Metadata-Version: 2.1
Name: rain-dm
Version: 1.0
Summary: Rain library.
Home-page: https://bitbucket.org/proslabteam/rain_unicam
Author: Università degli Studi di Camerino
License: GNU General Public License
Keywords: rain
Classifier: Development Status :: 2 - Pre-Alpha
Classifier: Intended Audience :: Developers
Classifier: Natural Language :: English
Classifier: Programming Language :: Python :: 3
Classifier: Programming Language :: Python :: 3.6
Classifier: Programming Language :: Python :: 3.7
Classifier: Programming Language :: Python :: 3.8
Requires-Python: >=3.6
Description-Content-Type: text/markdown
License-File: LICENSE.md
License-File: AUTHORS.rst
Requires-Dist: setuptools ~=57.4.0
Requires-Dist: loguru ~=0.6.0
Requires-Dist: networkx ~=2.7.1
Requires-Dist: pandas ~=2.2.3

.. |Codecov| image:: https://img.shields.io/codecov/c/github/SIMPLE-DVS/rain
   :alt: Codecov
   :target: https://app.codecov.io/gh/SIMPLE-DVS/rain

.. |License| image:: https://img.shields.io/badge/License-GPLv3-blue.svg

|Codecov| |License|

====
Rain
====

.. this is a comment, insert badge here
    .. image:: https://img.shields.io/pypi/v/rain.svg
        :target: https://pypi.python.org/pypi/rain
    .. image:: https://img.shields.io/travis/SIMPLE-DVS/rain.svg
        :target: https://travis-ci.com/SIMPLE-DVS/rain

What is it?
-----------

Rain is a Python library that supports the data scientist during the development of data pipelines,
here called Dataflow, in a rapid and easy way following a declarative approach.
In particular helps in data preparation/engineering where data are processed,
and in data analysis, consisting in the definition of the most suitable learning algorithm.

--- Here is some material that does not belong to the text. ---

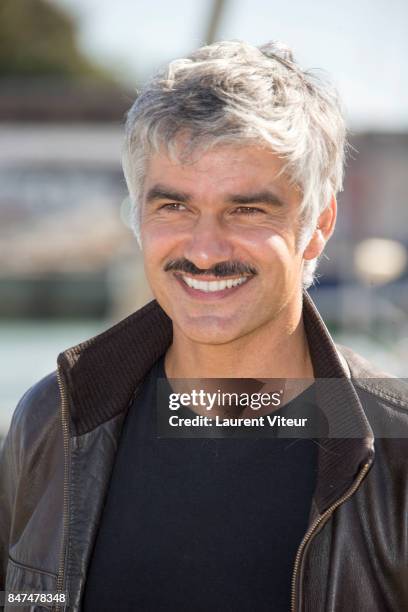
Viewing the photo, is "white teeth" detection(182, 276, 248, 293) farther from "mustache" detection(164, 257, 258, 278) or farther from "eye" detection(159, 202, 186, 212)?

Rain contains a collection of nodes that abstract functions of the main Python's ML
libraries as Scikit-learn, Pandas and PySpark. The capability to combine multiple Python libraries
and the possibility to define more nodes or adding support for other libraries are the main Rain's
strengths. Currently the library contains several nodes regarding Anomaly Detection strategies.

Dataflow
--------

A DataFlow represents a Directed Acyclic Graph. Since a DataFlow
must be executed in a remote machine, then the acyclicity of the DAG must be
ensured to avoid deadlocks.

Nodes can be added to the DataFlow and connected one to each other by edges.
A node can be seen as a meta-function, a combination of several methods of a particular ML library
embedded in Rain, that provides one or more functionalities (for instance a Pandas node/meta-function
could compute the mean of a column and then round it up to some given decimals).

Edges connect meta-functions outputs to meta-functions inputs using a specific semantic.
In general we can say that an output can be connected to an input if and only if their types match
(semantic verification). Moreover an output can have one or more outgoing edges while an input
can have at most one ingoing edge.

The library contains also the so-called executors to run the Dataflow. Currently there are the
Local executor, where the computation is performed in a single local machine, and the Spark
executor to harness an Apache Spark cluster. A DataFlow is run in a single device because data that
are transformed by nodes are directly passed to the following ones.

Installation
------------

The library can be accessed in a stand-alone way using Python simply by installing it.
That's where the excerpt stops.